## Exercise task
Replace each occurrence of "climber's hand" with "climber's glove" in all the rows below, keeping everything else unchanged, and omit the pictures from your answer.
━━ Record excerpts
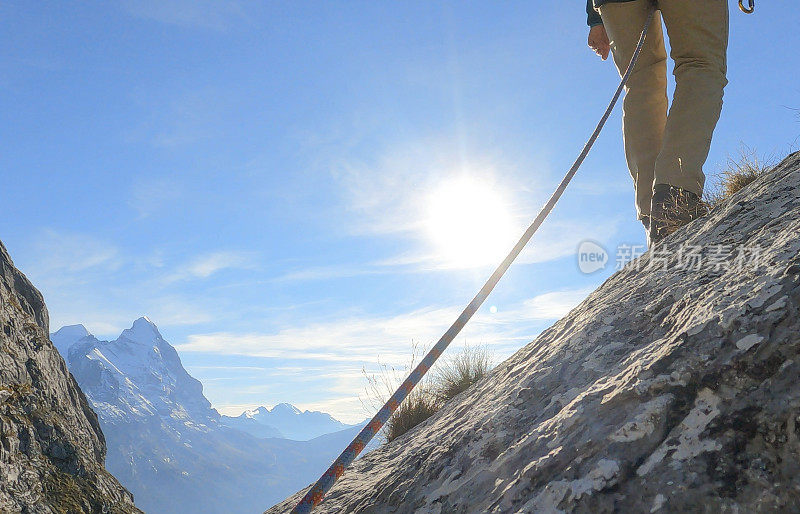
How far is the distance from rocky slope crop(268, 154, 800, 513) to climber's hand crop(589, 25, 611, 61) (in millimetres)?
1802

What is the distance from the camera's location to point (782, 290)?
3.84 ft

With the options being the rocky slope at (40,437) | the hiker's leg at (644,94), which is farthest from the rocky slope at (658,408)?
the rocky slope at (40,437)

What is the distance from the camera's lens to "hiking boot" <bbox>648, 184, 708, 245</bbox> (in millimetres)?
2404

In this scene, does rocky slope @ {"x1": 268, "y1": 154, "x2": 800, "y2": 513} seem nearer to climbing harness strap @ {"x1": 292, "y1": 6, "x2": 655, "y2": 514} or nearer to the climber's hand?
climbing harness strap @ {"x1": 292, "y1": 6, "x2": 655, "y2": 514}

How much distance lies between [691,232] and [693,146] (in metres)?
0.57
━━━━
## Result of the exercise
How far is the distance from rocky slope crop(268, 154, 800, 513) to climber's glove crop(589, 25, 611, 61) (in millimetres)?
1802

What is the distance from the camera's location to point (782, 290)?
3.84 ft

With the options being the rocky slope at (40,437) | the hiker's leg at (644,94), which is farthest from the rocky slope at (658,408)?
the rocky slope at (40,437)

What is the distance from the camera's lens to "hiking boot" <bbox>648, 184, 708, 245</bbox> (in millimetres)?
2404

In this scene, does rocky slope @ {"x1": 268, "y1": 154, "x2": 800, "y2": 513} seem nearer to climbing harness strap @ {"x1": 292, "y1": 6, "x2": 655, "y2": 514} or nearer to the climber's glove?
climbing harness strap @ {"x1": 292, "y1": 6, "x2": 655, "y2": 514}

How much distance lies between [691,232] and [693,146] (in metres)?
0.57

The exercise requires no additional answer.